By JOHN WHITESIDES, Reuters Political Correspondent
Retired four-star General Wesley Clark made a splashy but late entrance into the 2004 White House race, riding a gold-plated resume to the top tier of the Democratic pack before a series of early missteps sent him tumbling.
But Clark, a quick study as a Rhodes scholar and the top cadet in his class at West Point, has since found his voice on the campaign trail and says he is tailor-made for a race against President George W. Bush in which national security and foreign policy will play prominent roles.
"This is an election that's going to be about national security," Clark, a former NATO commander who directed the 1999 bombing campaign in Kosovo, said in a December debate with his eight Democratic rivals in the first primary state of New Hampshire.
"It's going to be about facing down George Bush and his failure to perform his duties satisfactorily as commander in chief," he said. "I'm the only candidate ... who can take that fight to George W. Bush." Clark, spurred on by a well-organised internet campaign that tried to draft him into the Democratic race, declared his candidacy with a burst of publicity on Sept. 17.
An early critic of the war in Iraq, he stumbled on his first campaign trip over whether he would have supported a congressional resolution authorising military action.

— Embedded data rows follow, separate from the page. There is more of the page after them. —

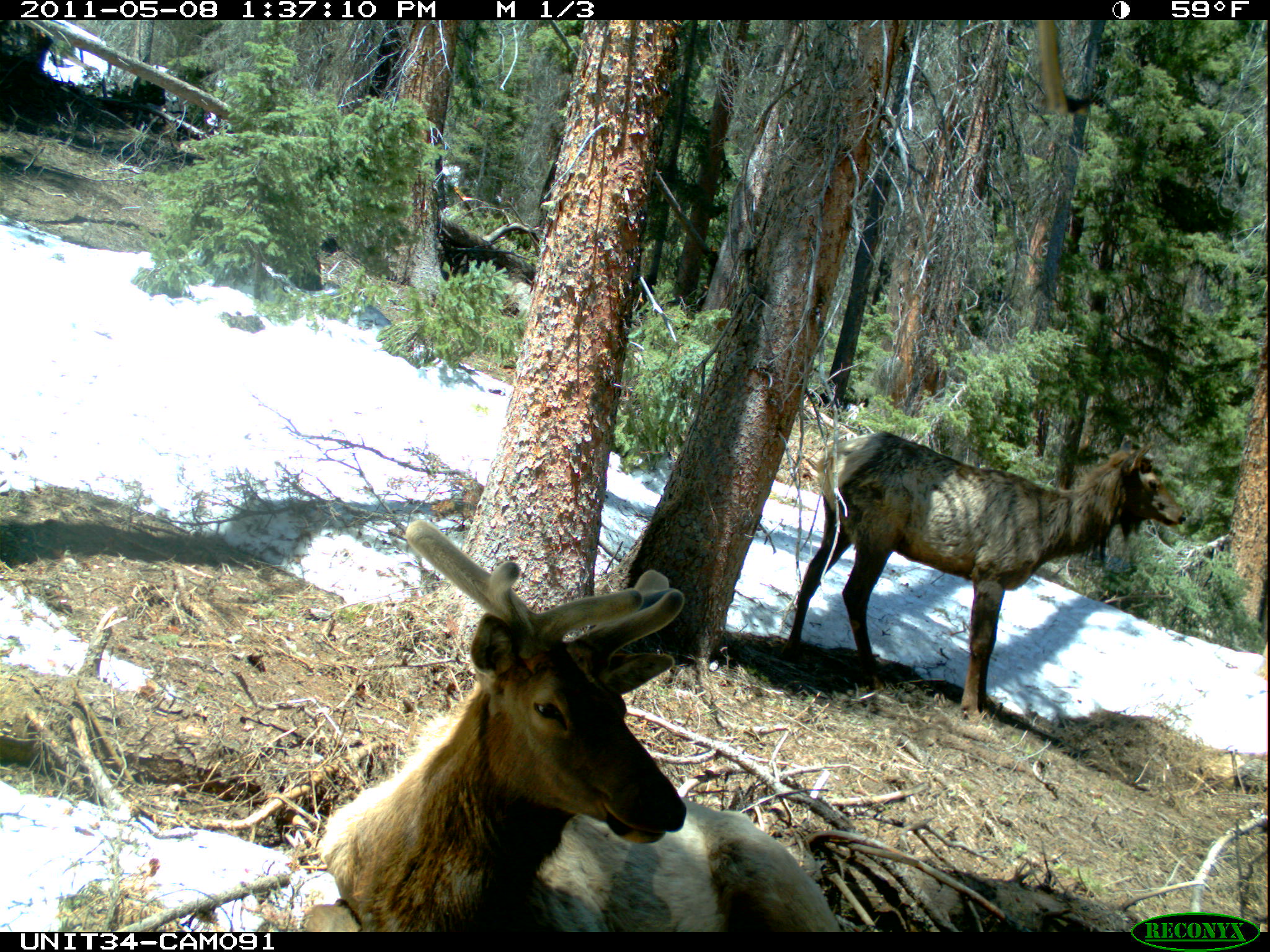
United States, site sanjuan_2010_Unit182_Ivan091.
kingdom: Animalia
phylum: Chordata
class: Mammalia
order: Artiodactyla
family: Cervidae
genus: Cervus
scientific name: Cervus elaphus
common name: red deer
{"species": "Cervus elaphus (red deer)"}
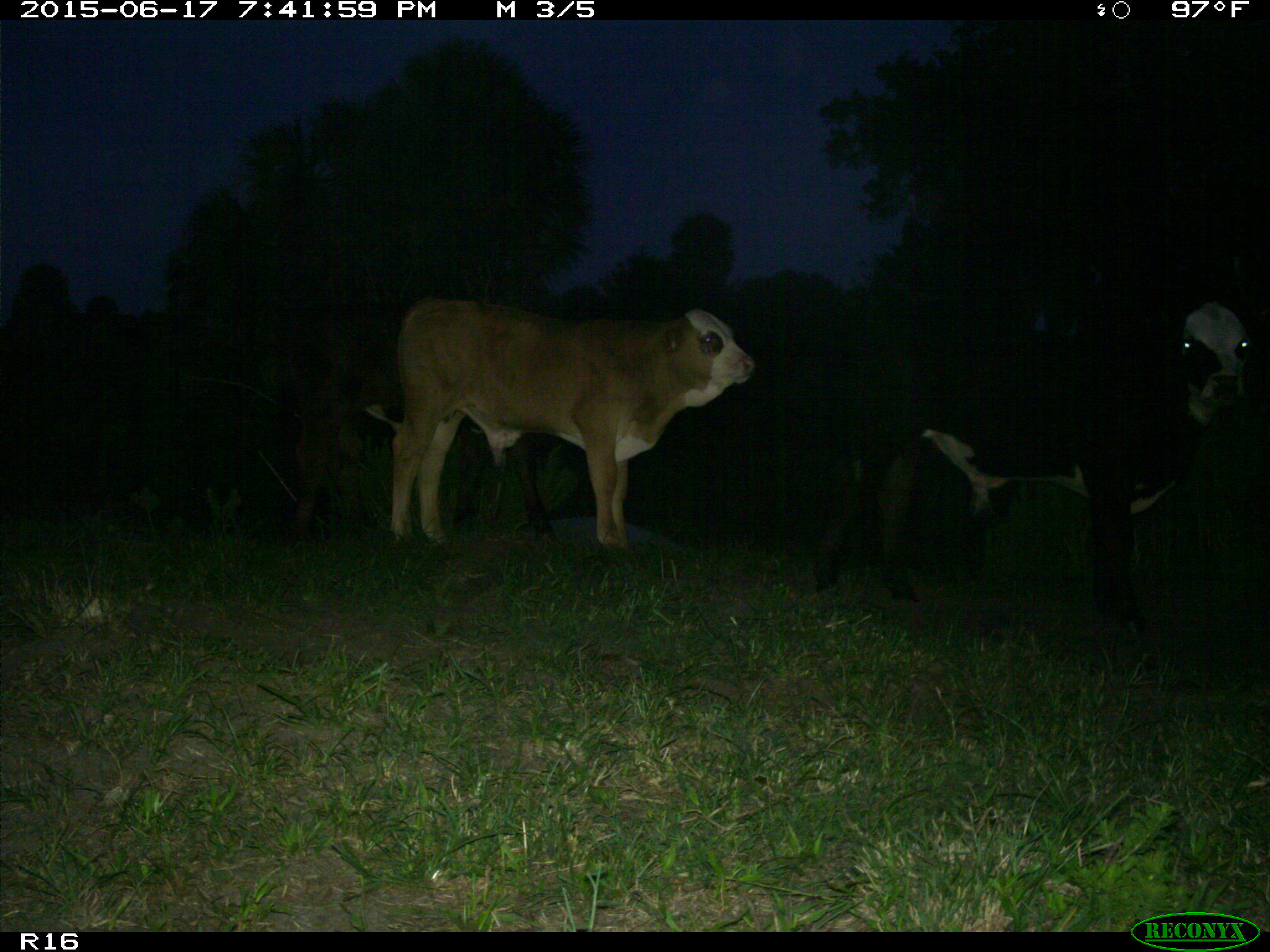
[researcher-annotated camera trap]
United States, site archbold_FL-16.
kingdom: Animalia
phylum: Chordata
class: Mammalia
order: Artiodactyla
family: Bovidae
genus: Bos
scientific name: Bos taurus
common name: domestic cow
Bos taurus (domestic cow).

He initially told reporters he probably would have, then switched his stance 24 hours later.
His Democratic rivals also questioned his party credentials, noting he had voted for Republican Presidents Ronald Reagan and Richard Nixon and praised Bush at a Republican fund-raiser in 2001.
Even though Clark quickly shot near the top of many national polls, he drifted down over the next few weeks. His campaign staff went through several shake-ups, and he decided in October to skip Iowa's party caucuses on Jan. 19, calculating he did not have the organisation to compete there.
With a more seasoned staff in place, many taken from the failed campaign of Florida Sen. Bob Graham, Clark has focused on doing well enough in the New Hampshire primary on Jan. 27 to position himself for a breakthrough in the seven more moderate Southern and Western states that hold contests on Feb. 3.
He gave a series of policy speeches to flesh out his sometimes sketchy stands on foreign and domestic issues, proposing guaranteed health care coverage for all children, calling for an army of civilian domestic volunteers and laying out steps to expand international involvement in Iraq and mend relations with Europe.
GRABBING THE FLAG
By December, Clark's stump speech blended tough criticism of Bush as a commander in chief with reminders of his own service, including a decorated stint in Vietnam in which he was wounded.
At a convention of Florida Democrats in early December, he dramatically grabbed a flag from the back of the stage and planted it at the podium, holding it with one hand as he declared it "our flag."
"We'll never let George W. Bush, Tom DeLay or John Ashcroft tell us we don't have this flag," he said, referring to the House Republican leader and the attorney general. "America must do better than this president."
Clark, a native of Arkansas like former Democratic President Bill Clinton, has been aided by several members of Clinton's administration and won praise from Clinton, who appointed him NATO commander.
Described as a brilliant, hard-working but thin-skinned perfectionist while at NATO, he has been criticised by some of his former military colleagues -- most notably Hugh Shelton, former chairman of the Joint Chiefs of Staff, who raised questions about his character and integrity.
Clark called the comments, never explained by Shelton, modern-day "McCarthyism" prompted by disagreements over policy while Clark was heading the military campaign in Bosnia.
"He's the man for the job," a senior Pentagon official said of Clark when he was named NATO commander. "Clark is bright, scholarly and affable. And he can negotiate with presidents and governments as well as dealing with military counterparts."
By the time he left in 1999, Clark had antagonised Pentagon superiors with what they viewed as a self-promoting style and with his arguments in Kosovo that preparing ground attacks and an invasion was the only way to convince the Serbs that NATO was determined to do what was necessary to win.
A senior member of the US team that helped broker the 1995 Dayton peace accords on Bosnia, Clark testified in The Hague in December at the war crimes trial of former Yugoslav President Slobodan Milosevic, calling it "a very, very satisfying experience."
He acknowledged during the campaign he made a mistake in a 1994 meeting with Bosnian Serb Gen. Ratko Mladic, posing for pictures with him, exchanging hats and accepting a bottle of brandy and a pistol. Mladic, an indicted war criminal, is accused of slaughtering thousands of civilians.
The 59-year-old Clark, who speaks Russian, has one son with his wife, Gert.